SEITENTEXT:
════════════════════

Frodo ist die kleine Kröte. Im Gegensatz zu GeGu hat er schwarze Augen. Wir nennen ihn Frodo, weil ich glaube, dass sich Tolkien Frodo Beutlin genauso vorgstellt haben muss. Die Hollywoodstudios haben ihm jedoch ein menschliches Aussehen gegeben. Aus Vermarktungsgründen. Außerdem beginnt „Frodo“ mit den gleichen Buchstaben, wie „Frosch“. Kreativ, was? Er ist noch nicht so lange bei uns, wie GeGu, deswegen gibt es von ihm nur wenig zu berichten.
Wir haben beide ins Herz geschlossen. Nicht weil wir sie hübsch finden, oder wir ein Menschenproblem haben, sondern aus einem ganz triftigen Grund:
Sie fressen Moskitos.
Warum soll ich arbeiten?
Geht man durch eine kubanische Stadt wird einem etwas auffallen. Warum sind vormittags wie nachmittags so viele Menschen unterwegs? Und wo sind eigentlich die großen Fabriken und Industrieanlagen, die eine so große Stadt wie beispielsweise Holguín doch bräuchte um all den Menschen eine Beschäftigung zu geben in einem Land in dem es keine Arbeitslosigkeit gibt?
Es gibt sie nicht. Oder nur wenige davon. Und die Menschen? Sie arbeiten kaum.
Laut Aussage der kubanischen Regierung gibt es fast keine Arbeitslosigkeit in Kuba.
Wieder ein schönes Beispiel, wie man eeine Statistik auf staatlichem Wege, mit statischer Festigkeit flexibilisieren kann. Arbeitet eine Person nämlich nur eine Stunde in der Woche wird sie schon als „Beschäftigter“ geführt. Der kubanische Weg der Arbeit sieht also so aus: Man geht auf Arbeit, mehr oder weniger pünktlich. In dem Kraftwerk, in dem man arbeitet schwatzt man mal mit dem Kollegen, mal mit einem anderen. Man kümmert sich, um etwas zu essen zu bekommen, redet wieder mit ein paar Freunden und geht nach Hause. Ob man nun wirklich gearbeitet hat, ist eigentlich nicht wirklich wichtig. Sein Gehalt bekommt man auch so. Und das Gehalt was man dafür bekommt spiegelt genau das wieder, was man am Tag gemacht hat. Nämlich nicht viel. Gerecht? Vielleicht. Aber in dieser Diskussion ob es gerecht ist, ist wieder die Frage von Henne und Ei anzuführen. Nur das hier die Frage recht schnell beantwortet werden kann. Der kubanische Arbeiter arbeitet nicht, weil er faul ist. Er bekommt nicht das Geld, obwohl er nicht arbeitet, sondern er arbeitet nicht, weil er kein Geld bekommt.

════════════════════

[Datensätze zu Konturannotationen]
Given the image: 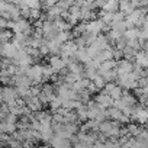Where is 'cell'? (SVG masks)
I'll list each match as a JSON object with an SVG mask.
<instances>
[{
	"mask_svg": "<svg viewBox=\"0 0 148 148\" xmlns=\"http://www.w3.org/2000/svg\"><path fill=\"white\" fill-rule=\"evenodd\" d=\"M138 79L135 77L134 73H128V74H119L118 77V84L122 87V89H136L138 86Z\"/></svg>",
	"mask_w": 148,
	"mask_h": 148,
	"instance_id": "6da1fadb",
	"label": "cell"
},
{
	"mask_svg": "<svg viewBox=\"0 0 148 148\" xmlns=\"http://www.w3.org/2000/svg\"><path fill=\"white\" fill-rule=\"evenodd\" d=\"M2 102L3 103H6L9 108L10 106H15L16 105V100H18V93H16V89H13V87H10V86H3V89H2Z\"/></svg>",
	"mask_w": 148,
	"mask_h": 148,
	"instance_id": "7a4b0ae2",
	"label": "cell"
},
{
	"mask_svg": "<svg viewBox=\"0 0 148 148\" xmlns=\"http://www.w3.org/2000/svg\"><path fill=\"white\" fill-rule=\"evenodd\" d=\"M12 31H13L15 34L23 32L26 36H32V35H34L32 26H31V23H29V21H28L26 18H22V19H19V21H15V23H13V26H12Z\"/></svg>",
	"mask_w": 148,
	"mask_h": 148,
	"instance_id": "3957f363",
	"label": "cell"
},
{
	"mask_svg": "<svg viewBox=\"0 0 148 148\" xmlns=\"http://www.w3.org/2000/svg\"><path fill=\"white\" fill-rule=\"evenodd\" d=\"M26 76L34 82V84H39L41 82H44V65H41V64L32 65Z\"/></svg>",
	"mask_w": 148,
	"mask_h": 148,
	"instance_id": "277c9868",
	"label": "cell"
},
{
	"mask_svg": "<svg viewBox=\"0 0 148 148\" xmlns=\"http://www.w3.org/2000/svg\"><path fill=\"white\" fill-rule=\"evenodd\" d=\"M109 25H106L102 19H95V21H90L87 22V31L89 34H93V35H100L103 31H108Z\"/></svg>",
	"mask_w": 148,
	"mask_h": 148,
	"instance_id": "5b68a950",
	"label": "cell"
},
{
	"mask_svg": "<svg viewBox=\"0 0 148 148\" xmlns=\"http://www.w3.org/2000/svg\"><path fill=\"white\" fill-rule=\"evenodd\" d=\"M0 52H2V57H5V58L15 60L18 52H19V49H18V47L13 42H3L2 47H0Z\"/></svg>",
	"mask_w": 148,
	"mask_h": 148,
	"instance_id": "8992f818",
	"label": "cell"
},
{
	"mask_svg": "<svg viewBox=\"0 0 148 148\" xmlns=\"http://www.w3.org/2000/svg\"><path fill=\"white\" fill-rule=\"evenodd\" d=\"M80 48L77 47V44L73 41H68L65 42L62 47H61V57L62 58H74V55H76V52L79 51Z\"/></svg>",
	"mask_w": 148,
	"mask_h": 148,
	"instance_id": "52a82bcc",
	"label": "cell"
},
{
	"mask_svg": "<svg viewBox=\"0 0 148 148\" xmlns=\"http://www.w3.org/2000/svg\"><path fill=\"white\" fill-rule=\"evenodd\" d=\"M131 119L138 121L139 123H147L148 122V109L144 108V106H135L132 109Z\"/></svg>",
	"mask_w": 148,
	"mask_h": 148,
	"instance_id": "ba28073f",
	"label": "cell"
},
{
	"mask_svg": "<svg viewBox=\"0 0 148 148\" xmlns=\"http://www.w3.org/2000/svg\"><path fill=\"white\" fill-rule=\"evenodd\" d=\"M13 84H15V87H26V89H29V87H32L34 82L26 76V74H15L13 76Z\"/></svg>",
	"mask_w": 148,
	"mask_h": 148,
	"instance_id": "9c48e42d",
	"label": "cell"
},
{
	"mask_svg": "<svg viewBox=\"0 0 148 148\" xmlns=\"http://www.w3.org/2000/svg\"><path fill=\"white\" fill-rule=\"evenodd\" d=\"M49 65L55 70V73H61L62 70L67 68V62L64 61V58L61 55H52L49 58Z\"/></svg>",
	"mask_w": 148,
	"mask_h": 148,
	"instance_id": "30bf717a",
	"label": "cell"
},
{
	"mask_svg": "<svg viewBox=\"0 0 148 148\" xmlns=\"http://www.w3.org/2000/svg\"><path fill=\"white\" fill-rule=\"evenodd\" d=\"M135 68V65L132 64L131 60H119L118 61V67H116V71L119 74H128V73H132Z\"/></svg>",
	"mask_w": 148,
	"mask_h": 148,
	"instance_id": "8fae6325",
	"label": "cell"
},
{
	"mask_svg": "<svg viewBox=\"0 0 148 148\" xmlns=\"http://www.w3.org/2000/svg\"><path fill=\"white\" fill-rule=\"evenodd\" d=\"M96 102H97L103 109H109V108H112L113 103H115V100L110 97V95H106V93H99V95L96 96Z\"/></svg>",
	"mask_w": 148,
	"mask_h": 148,
	"instance_id": "7c38bea8",
	"label": "cell"
},
{
	"mask_svg": "<svg viewBox=\"0 0 148 148\" xmlns=\"http://www.w3.org/2000/svg\"><path fill=\"white\" fill-rule=\"evenodd\" d=\"M25 103H26V106L32 112H38V110L42 109V102L39 100L38 96H28V97H25Z\"/></svg>",
	"mask_w": 148,
	"mask_h": 148,
	"instance_id": "4fadbf2b",
	"label": "cell"
},
{
	"mask_svg": "<svg viewBox=\"0 0 148 148\" xmlns=\"http://www.w3.org/2000/svg\"><path fill=\"white\" fill-rule=\"evenodd\" d=\"M51 147L52 148H70L71 147V139H67V138H61L58 135H55L52 139H51Z\"/></svg>",
	"mask_w": 148,
	"mask_h": 148,
	"instance_id": "5bb4252c",
	"label": "cell"
},
{
	"mask_svg": "<svg viewBox=\"0 0 148 148\" xmlns=\"http://www.w3.org/2000/svg\"><path fill=\"white\" fill-rule=\"evenodd\" d=\"M135 9L136 8L131 0H119V10L122 13H125V16H129L131 13H134Z\"/></svg>",
	"mask_w": 148,
	"mask_h": 148,
	"instance_id": "9a60e30c",
	"label": "cell"
},
{
	"mask_svg": "<svg viewBox=\"0 0 148 148\" xmlns=\"http://www.w3.org/2000/svg\"><path fill=\"white\" fill-rule=\"evenodd\" d=\"M62 9L57 5V6H52V8H48V10H47V19L48 21H55V19H58V18H61V15H62Z\"/></svg>",
	"mask_w": 148,
	"mask_h": 148,
	"instance_id": "2e32d148",
	"label": "cell"
},
{
	"mask_svg": "<svg viewBox=\"0 0 148 148\" xmlns=\"http://www.w3.org/2000/svg\"><path fill=\"white\" fill-rule=\"evenodd\" d=\"M95 60H97V61H100V62H105V61H109V60H115V58H113V48L110 47V48L102 49Z\"/></svg>",
	"mask_w": 148,
	"mask_h": 148,
	"instance_id": "e0dca14e",
	"label": "cell"
},
{
	"mask_svg": "<svg viewBox=\"0 0 148 148\" xmlns=\"http://www.w3.org/2000/svg\"><path fill=\"white\" fill-rule=\"evenodd\" d=\"M135 61H136V65H139L142 68H148V52L147 51H139L135 55Z\"/></svg>",
	"mask_w": 148,
	"mask_h": 148,
	"instance_id": "ac0fdd59",
	"label": "cell"
},
{
	"mask_svg": "<svg viewBox=\"0 0 148 148\" xmlns=\"http://www.w3.org/2000/svg\"><path fill=\"white\" fill-rule=\"evenodd\" d=\"M18 129H19L18 123H10V122H6V121H2V123H0V131L6 132V134H10V135H13Z\"/></svg>",
	"mask_w": 148,
	"mask_h": 148,
	"instance_id": "d6986e66",
	"label": "cell"
},
{
	"mask_svg": "<svg viewBox=\"0 0 148 148\" xmlns=\"http://www.w3.org/2000/svg\"><path fill=\"white\" fill-rule=\"evenodd\" d=\"M74 58H76L79 62H84V64H87V62L92 61V58H90V55H89V52H87L86 48H80V49L76 52Z\"/></svg>",
	"mask_w": 148,
	"mask_h": 148,
	"instance_id": "ffe728a7",
	"label": "cell"
},
{
	"mask_svg": "<svg viewBox=\"0 0 148 148\" xmlns=\"http://www.w3.org/2000/svg\"><path fill=\"white\" fill-rule=\"evenodd\" d=\"M116 67H118V61H116V60L105 61V62H102V65H100V68H99V74L102 76V74H103V73H106V71L116 70Z\"/></svg>",
	"mask_w": 148,
	"mask_h": 148,
	"instance_id": "44dd1931",
	"label": "cell"
},
{
	"mask_svg": "<svg viewBox=\"0 0 148 148\" xmlns=\"http://www.w3.org/2000/svg\"><path fill=\"white\" fill-rule=\"evenodd\" d=\"M73 32L71 31H62V32H58V35H57V38H55V41L58 42V44H61V45H64L65 42H68V41H73Z\"/></svg>",
	"mask_w": 148,
	"mask_h": 148,
	"instance_id": "7402d4cb",
	"label": "cell"
},
{
	"mask_svg": "<svg viewBox=\"0 0 148 148\" xmlns=\"http://www.w3.org/2000/svg\"><path fill=\"white\" fill-rule=\"evenodd\" d=\"M54 26H55V29L58 31V32H62V31H70L73 26L65 21V19H62V18H58V19H55L54 21Z\"/></svg>",
	"mask_w": 148,
	"mask_h": 148,
	"instance_id": "603a6c76",
	"label": "cell"
},
{
	"mask_svg": "<svg viewBox=\"0 0 148 148\" xmlns=\"http://www.w3.org/2000/svg\"><path fill=\"white\" fill-rule=\"evenodd\" d=\"M123 36L128 39V41H134V39H139L141 38V29L139 28H129L125 31Z\"/></svg>",
	"mask_w": 148,
	"mask_h": 148,
	"instance_id": "cb8c5ba5",
	"label": "cell"
},
{
	"mask_svg": "<svg viewBox=\"0 0 148 148\" xmlns=\"http://www.w3.org/2000/svg\"><path fill=\"white\" fill-rule=\"evenodd\" d=\"M102 10H105V12H112V13L118 12V10H119V0H106Z\"/></svg>",
	"mask_w": 148,
	"mask_h": 148,
	"instance_id": "d4e9b609",
	"label": "cell"
},
{
	"mask_svg": "<svg viewBox=\"0 0 148 148\" xmlns=\"http://www.w3.org/2000/svg\"><path fill=\"white\" fill-rule=\"evenodd\" d=\"M121 100H122L126 106H129V108H135V106H136V97H135L134 95L128 93V92H123Z\"/></svg>",
	"mask_w": 148,
	"mask_h": 148,
	"instance_id": "484cf974",
	"label": "cell"
},
{
	"mask_svg": "<svg viewBox=\"0 0 148 148\" xmlns=\"http://www.w3.org/2000/svg\"><path fill=\"white\" fill-rule=\"evenodd\" d=\"M61 44H58L55 39L48 41V48H49V54L52 55H61Z\"/></svg>",
	"mask_w": 148,
	"mask_h": 148,
	"instance_id": "4316f807",
	"label": "cell"
},
{
	"mask_svg": "<svg viewBox=\"0 0 148 148\" xmlns=\"http://www.w3.org/2000/svg\"><path fill=\"white\" fill-rule=\"evenodd\" d=\"M62 102H64V100H62V97H60V96L57 95V96H55V97L51 100V103H49V108H51V110L55 113L58 109H61V108H62Z\"/></svg>",
	"mask_w": 148,
	"mask_h": 148,
	"instance_id": "83f0119b",
	"label": "cell"
},
{
	"mask_svg": "<svg viewBox=\"0 0 148 148\" xmlns=\"http://www.w3.org/2000/svg\"><path fill=\"white\" fill-rule=\"evenodd\" d=\"M13 31L12 29H2L0 32V39H2V44L3 42H9V39H13L15 34H12Z\"/></svg>",
	"mask_w": 148,
	"mask_h": 148,
	"instance_id": "f1b7e54d",
	"label": "cell"
},
{
	"mask_svg": "<svg viewBox=\"0 0 148 148\" xmlns=\"http://www.w3.org/2000/svg\"><path fill=\"white\" fill-rule=\"evenodd\" d=\"M109 95H110V97H112L113 100H119V99H122L123 90H122V87H121L119 84H116V86L113 87V90H112Z\"/></svg>",
	"mask_w": 148,
	"mask_h": 148,
	"instance_id": "f546056e",
	"label": "cell"
},
{
	"mask_svg": "<svg viewBox=\"0 0 148 148\" xmlns=\"http://www.w3.org/2000/svg\"><path fill=\"white\" fill-rule=\"evenodd\" d=\"M77 115H79V121H87L89 119V109H87V105L82 106L80 109L76 110Z\"/></svg>",
	"mask_w": 148,
	"mask_h": 148,
	"instance_id": "4dcf8cb0",
	"label": "cell"
},
{
	"mask_svg": "<svg viewBox=\"0 0 148 148\" xmlns=\"http://www.w3.org/2000/svg\"><path fill=\"white\" fill-rule=\"evenodd\" d=\"M138 54V51L136 49H134V48H131V47H126L125 49H123V57L126 58V60H135V55Z\"/></svg>",
	"mask_w": 148,
	"mask_h": 148,
	"instance_id": "1f68e13d",
	"label": "cell"
},
{
	"mask_svg": "<svg viewBox=\"0 0 148 148\" xmlns=\"http://www.w3.org/2000/svg\"><path fill=\"white\" fill-rule=\"evenodd\" d=\"M105 147L106 148H121V141L119 138H109L105 142Z\"/></svg>",
	"mask_w": 148,
	"mask_h": 148,
	"instance_id": "d6a6232c",
	"label": "cell"
},
{
	"mask_svg": "<svg viewBox=\"0 0 148 148\" xmlns=\"http://www.w3.org/2000/svg\"><path fill=\"white\" fill-rule=\"evenodd\" d=\"M126 129H128V132H129L131 136H138L139 135V131H141V126H138L135 123H129L126 126Z\"/></svg>",
	"mask_w": 148,
	"mask_h": 148,
	"instance_id": "836d02e7",
	"label": "cell"
},
{
	"mask_svg": "<svg viewBox=\"0 0 148 148\" xmlns=\"http://www.w3.org/2000/svg\"><path fill=\"white\" fill-rule=\"evenodd\" d=\"M8 147H9V148H23L25 145H23V142L18 141V139L13 138V136H10V139H9V142H8Z\"/></svg>",
	"mask_w": 148,
	"mask_h": 148,
	"instance_id": "e575fe53",
	"label": "cell"
},
{
	"mask_svg": "<svg viewBox=\"0 0 148 148\" xmlns=\"http://www.w3.org/2000/svg\"><path fill=\"white\" fill-rule=\"evenodd\" d=\"M76 3V0H61L58 3V6L62 9V10H70V8Z\"/></svg>",
	"mask_w": 148,
	"mask_h": 148,
	"instance_id": "d590c367",
	"label": "cell"
},
{
	"mask_svg": "<svg viewBox=\"0 0 148 148\" xmlns=\"http://www.w3.org/2000/svg\"><path fill=\"white\" fill-rule=\"evenodd\" d=\"M93 83L97 86V89H105V86H106L108 82H106V79H105L103 76H100V74H99V76L93 80Z\"/></svg>",
	"mask_w": 148,
	"mask_h": 148,
	"instance_id": "8d00e7d4",
	"label": "cell"
},
{
	"mask_svg": "<svg viewBox=\"0 0 148 148\" xmlns=\"http://www.w3.org/2000/svg\"><path fill=\"white\" fill-rule=\"evenodd\" d=\"M25 2L31 9H41L42 8V0H25Z\"/></svg>",
	"mask_w": 148,
	"mask_h": 148,
	"instance_id": "74e56055",
	"label": "cell"
},
{
	"mask_svg": "<svg viewBox=\"0 0 148 148\" xmlns=\"http://www.w3.org/2000/svg\"><path fill=\"white\" fill-rule=\"evenodd\" d=\"M29 18H31L34 22L39 21V19L42 18V15H41V9H31V15H29Z\"/></svg>",
	"mask_w": 148,
	"mask_h": 148,
	"instance_id": "f35d334b",
	"label": "cell"
},
{
	"mask_svg": "<svg viewBox=\"0 0 148 148\" xmlns=\"http://www.w3.org/2000/svg\"><path fill=\"white\" fill-rule=\"evenodd\" d=\"M131 2L135 5V8H139V9L148 8V0H131Z\"/></svg>",
	"mask_w": 148,
	"mask_h": 148,
	"instance_id": "ab89813d",
	"label": "cell"
},
{
	"mask_svg": "<svg viewBox=\"0 0 148 148\" xmlns=\"http://www.w3.org/2000/svg\"><path fill=\"white\" fill-rule=\"evenodd\" d=\"M74 42L77 44V47L79 48H86V45H87V42H86V39H84V36L82 35V36H79V38H74Z\"/></svg>",
	"mask_w": 148,
	"mask_h": 148,
	"instance_id": "60d3db41",
	"label": "cell"
},
{
	"mask_svg": "<svg viewBox=\"0 0 148 148\" xmlns=\"http://www.w3.org/2000/svg\"><path fill=\"white\" fill-rule=\"evenodd\" d=\"M116 84L113 83V82H110V83H106V86H105V89H103V92L102 93H106V95H109L112 90H113V87H115Z\"/></svg>",
	"mask_w": 148,
	"mask_h": 148,
	"instance_id": "b9f144b4",
	"label": "cell"
},
{
	"mask_svg": "<svg viewBox=\"0 0 148 148\" xmlns=\"http://www.w3.org/2000/svg\"><path fill=\"white\" fill-rule=\"evenodd\" d=\"M122 57H123V51H121V49H118V48H113V58H115L116 61H119Z\"/></svg>",
	"mask_w": 148,
	"mask_h": 148,
	"instance_id": "7bdbcfd3",
	"label": "cell"
},
{
	"mask_svg": "<svg viewBox=\"0 0 148 148\" xmlns=\"http://www.w3.org/2000/svg\"><path fill=\"white\" fill-rule=\"evenodd\" d=\"M8 25H9V19H6V18L0 19V28L2 29H8Z\"/></svg>",
	"mask_w": 148,
	"mask_h": 148,
	"instance_id": "ee69618b",
	"label": "cell"
},
{
	"mask_svg": "<svg viewBox=\"0 0 148 148\" xmlns=\"http://www.w3.org/2000/svg\"><path fill=\"white\" fill-rule=\"evenodd\" d=\"M87 90L90 92V93H95V92H97L99 89H97V86L93 83V82H90V84H89V87H87Z\"/></svg>",
	"mask_w": 148,
	"mask_h": 148,
	"instance_id": "f6af8a7d",
	"label": "cell"
},
{
	"mask_svg": "<svg viewBox=\"0 0 148 148\" xmlns=\"http://www.w3.org/2000/svg\"><path fill=\"white\" fill-rule=\"evenodd\" d=\"M74 148H92V145L84 144V142H77V144H74Z\"/></svg>",
	"mask_w": 148,
	"mask_h": 148,
	"instance_id": "bcb514c9",
	"label": "cell"
},
{
	"mask_svg": "<svg viewBox=\"0 0 148 148\" xmlns=\"http://www.w3.org/2000/svg\"><path fill=\"white\" fill-rule=\"evenodd\" d=\"M92 148H106V147H105V142H102V141L97 139V141L92 145Z\"/></svg>",
	"mask_w": 148,
	"mask_h": 148,
	"instance_id": "7dc6e473",
	"label": "cell"
},
{
	"mask_svg": "<svg viewBox=\"0 0 148 148\" xmlns=\"http://www.w3.org/2000/svg\"><path fill=\"white\" fill-rule=\"evenodd\" d=\"M145 79L148 80V68H147V71H145Z\"/></svg>",
	"mask_w": 148,
	"mask_h": 148,
	"instance_id": "c3c4849f",
	"label": "cell"
},
{
	"mask_svg": "<svg viewBox=\"0 0 148 148\" xmlns=\"http://www.w3.org/2000/svg\"><path fill=\"white\" fill-rule=\"evenodd\" d=\"M144 90H145V93L148 95V86H147V87H144Z\"/></svg>",
	"mask_w": 148,
	"mask_h": 148,
	"instance_id": "681fc988",
	"label": "cell"
},
{
	"mask_svg": "<svg viewBox=\"0 0 148 148\" xmlns=\"http://www.w3.org/2000/svg\"><path fill=\"white\" fill-rule=\"evenodd\" d=\"M76 2H80V3H83V2H86V0H76Z\"/></svg>",
	"mask_w": 148,
	"mask_h": 148,
	"instance_id": "f907efd6",
	"label": "cell"
}]
</instances>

════════════════════

ZU BEARBEITENDE AUFGABEN:
1) Warum heißt die kleine Kröte im Seitentext Frodo? Antworte in ein bis drei Sätzen.
2) Ab welcher Arbeitszeit wird eine Person in Kuba laut Seitentext schon als „Beschäftigter“ geführt?
3) Greif den Seitentext über die Arbeit in Kuba nach seinem letzten Satz auf und schreib ihn weiter.
Die Auflistung steht für sich und gehört nicht zum Seitentext.

LÖSUNGEN:
1) Der Name wurde gewählt, weil die schreibende Person glaubt, dass Tolkien sich Frodo Beutlin genau so vorgestellt haben muss. Außerdem beginnt „Frodo“ mit den gleichen Buchstaben wie „Frosch“.

2) Schon ab einer Stunde Arbeit in der Woche.

3)
In den 80er Jahren ging es Kuba wirtschaftlich gesehen nicht schlecht. Man bekam sein Geld und konnte sich damit etwas kaufen. Die Periodo Especial folgte und die Preise stiegen. Der Lohn jedoch blieb der gleiche. Seit dieser Zeit haben sich die Preise zwar entspannt, sind jedoch nicht auf das alte Niveau zurückgegangen. Fazit: Das Geld was ein kubanischer Arbeiter bekommt reicht zum Leben keineswegs (siehe Rechnung „Mangel an Geld“). Also verbringen viele Leute ihre Zeit einfach damit etwas zu machen, was ihnen Spaß macht. Sie bekommen trotzdem Geld, mit dem sie aber nicht viel anfangen können. Stattdessen backen sie zuhause Kuchen, die sie dann verkaufen oder züchten Schweine, die sie schlachten und verkaufen.
Kurz, sie verdienen Geld. Schwarz. Illegal. Aber nötig.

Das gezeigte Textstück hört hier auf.